Dupilumab blocks the shared receptor component for IL-4 and IL-13, key drivers of type 2 inflammation, including IgE-mediated allergic inflammation in asthma. In the LIBERTY ASTHMA QUEST (NCT02414854) study, dupilumab reduced severe asthma exacerbations and improved forced expiratory volume in 1 second (FEV1) in patients with uncontrolled, moderate-to-severe asthma with greater efficacy observed in patients with elevated type 2 inflammatory biomarkers (blood eosinophils and fractional exhaled nitric oxide) at baseline. We assessed dupilumab's effect on key asthma outcomes in QUEST patients with/without evidence of allergic asthma (total serum IgE ≥30 IU/mL and ≥1 perennial aeroallergen-specific IgE ≥0.35 kU/L at baseline).
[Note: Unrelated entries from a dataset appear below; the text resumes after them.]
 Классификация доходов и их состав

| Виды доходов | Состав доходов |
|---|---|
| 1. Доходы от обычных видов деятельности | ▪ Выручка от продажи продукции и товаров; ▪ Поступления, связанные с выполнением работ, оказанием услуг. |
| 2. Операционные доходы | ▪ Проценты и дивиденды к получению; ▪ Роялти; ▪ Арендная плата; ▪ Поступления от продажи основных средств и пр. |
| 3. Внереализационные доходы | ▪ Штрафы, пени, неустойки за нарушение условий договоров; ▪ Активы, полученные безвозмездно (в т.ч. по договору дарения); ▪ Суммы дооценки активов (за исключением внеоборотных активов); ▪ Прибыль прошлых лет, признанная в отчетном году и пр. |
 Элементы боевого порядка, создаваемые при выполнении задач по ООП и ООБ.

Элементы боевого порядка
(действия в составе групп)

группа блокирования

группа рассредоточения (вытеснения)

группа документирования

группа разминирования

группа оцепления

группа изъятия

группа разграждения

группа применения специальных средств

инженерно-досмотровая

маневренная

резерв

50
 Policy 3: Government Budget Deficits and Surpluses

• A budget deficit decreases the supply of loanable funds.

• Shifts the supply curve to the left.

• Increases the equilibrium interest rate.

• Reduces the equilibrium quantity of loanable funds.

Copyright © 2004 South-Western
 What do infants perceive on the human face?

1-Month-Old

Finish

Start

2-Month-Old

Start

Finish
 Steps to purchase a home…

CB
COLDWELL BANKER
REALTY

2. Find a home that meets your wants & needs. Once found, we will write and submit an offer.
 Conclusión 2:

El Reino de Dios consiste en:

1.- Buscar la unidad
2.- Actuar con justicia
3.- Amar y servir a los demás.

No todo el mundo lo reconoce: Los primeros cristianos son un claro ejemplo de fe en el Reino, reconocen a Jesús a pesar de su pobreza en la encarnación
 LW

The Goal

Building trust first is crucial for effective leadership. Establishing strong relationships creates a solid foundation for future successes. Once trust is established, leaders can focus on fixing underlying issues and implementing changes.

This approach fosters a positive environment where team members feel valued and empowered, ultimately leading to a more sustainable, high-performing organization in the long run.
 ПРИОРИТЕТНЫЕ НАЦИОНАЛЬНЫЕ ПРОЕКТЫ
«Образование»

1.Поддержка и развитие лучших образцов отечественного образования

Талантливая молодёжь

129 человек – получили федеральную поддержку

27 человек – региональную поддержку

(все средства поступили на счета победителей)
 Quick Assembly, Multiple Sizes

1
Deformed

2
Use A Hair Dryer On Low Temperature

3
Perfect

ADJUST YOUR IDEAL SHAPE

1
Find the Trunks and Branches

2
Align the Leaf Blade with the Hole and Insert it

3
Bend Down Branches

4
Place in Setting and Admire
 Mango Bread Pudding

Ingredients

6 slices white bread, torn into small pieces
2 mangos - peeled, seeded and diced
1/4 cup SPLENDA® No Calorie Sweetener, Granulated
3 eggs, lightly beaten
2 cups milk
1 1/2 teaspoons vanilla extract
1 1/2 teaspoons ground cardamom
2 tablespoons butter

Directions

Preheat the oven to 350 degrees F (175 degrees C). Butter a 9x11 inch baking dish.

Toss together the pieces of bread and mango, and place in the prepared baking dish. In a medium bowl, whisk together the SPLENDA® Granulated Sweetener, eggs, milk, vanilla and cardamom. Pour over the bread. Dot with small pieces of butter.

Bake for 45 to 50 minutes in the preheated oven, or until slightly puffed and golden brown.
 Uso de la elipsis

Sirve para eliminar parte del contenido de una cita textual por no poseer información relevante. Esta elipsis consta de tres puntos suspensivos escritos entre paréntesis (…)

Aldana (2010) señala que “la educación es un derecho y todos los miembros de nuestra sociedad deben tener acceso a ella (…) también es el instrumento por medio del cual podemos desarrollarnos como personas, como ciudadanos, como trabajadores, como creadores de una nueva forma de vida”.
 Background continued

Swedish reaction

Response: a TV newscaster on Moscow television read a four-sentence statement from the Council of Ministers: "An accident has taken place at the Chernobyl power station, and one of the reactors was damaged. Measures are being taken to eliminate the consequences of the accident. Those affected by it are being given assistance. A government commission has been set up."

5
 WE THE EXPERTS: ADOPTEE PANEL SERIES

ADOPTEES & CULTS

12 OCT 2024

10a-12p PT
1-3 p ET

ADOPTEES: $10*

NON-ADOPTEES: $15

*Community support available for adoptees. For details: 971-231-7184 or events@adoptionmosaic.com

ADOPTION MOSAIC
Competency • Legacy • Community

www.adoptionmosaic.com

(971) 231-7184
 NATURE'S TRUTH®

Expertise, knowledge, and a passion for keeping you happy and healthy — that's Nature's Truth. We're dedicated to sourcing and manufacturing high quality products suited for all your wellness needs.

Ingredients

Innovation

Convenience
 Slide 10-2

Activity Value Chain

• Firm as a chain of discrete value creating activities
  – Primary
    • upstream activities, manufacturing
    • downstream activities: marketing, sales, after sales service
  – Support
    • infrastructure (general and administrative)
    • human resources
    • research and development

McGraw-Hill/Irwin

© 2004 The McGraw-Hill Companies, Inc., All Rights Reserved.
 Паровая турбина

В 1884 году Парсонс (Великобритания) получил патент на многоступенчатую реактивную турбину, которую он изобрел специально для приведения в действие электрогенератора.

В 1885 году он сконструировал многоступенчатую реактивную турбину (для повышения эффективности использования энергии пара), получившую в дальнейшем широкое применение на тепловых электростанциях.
Severe exacerbation rates and change from baseline in FEV1, asthma control, and markers of type 2 inflammation during the 52-week treatment period were assessed. In the allergic asthma subgroup (n= 1083), dupilumab 200/300 mg every 2 weeks versus placebo reduced severe asthma exacerbation rates (-36.9%/-45.5%; both P < .01), improved FEV1 at week 12 (0.13 L/0.16 L; both P < .001; improvements were evident by the first evaluation at week 2) with greater efficacy observed in patients with elevated type 2 inflammatory biomarkers at baseline, and improved asthma control. Dupilumab treatment also resulted in rapid and sustained reductions in type 2 inflammatory biomarkers. Comparable results were observed in patients without evidence of allergic asthma (n= 819). Dupilumab reduced severe exacerbation rates, improved FEV1 and asthma control, and suppressed type 2 inflammatory biomarkers in patients with uncontrolled, moderate-to-severe asthma with or without evidence of allergic asthma, highlighting the key role of IL-4 and IL-13 in airway inflammation.